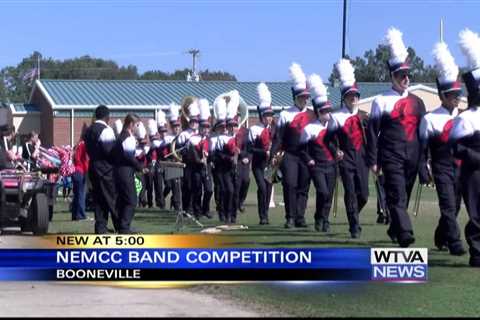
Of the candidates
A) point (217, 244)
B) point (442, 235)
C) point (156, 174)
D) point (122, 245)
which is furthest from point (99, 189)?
point (156, 174)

━━━━━━

## Work to be completed
Please convert the records above into a JSON list of strings, one string per line, skipping blank lines and leaving out the pictures.

## Correct response
[
  "Of the candidates",
  "A) point (217, 244)",
  "B) point (442, 235)",
  "C) point (156, 174)",
  "D) point (122, 245)",
  "which is furthest from point (99, 189)?",
  "point (156, 174)"
]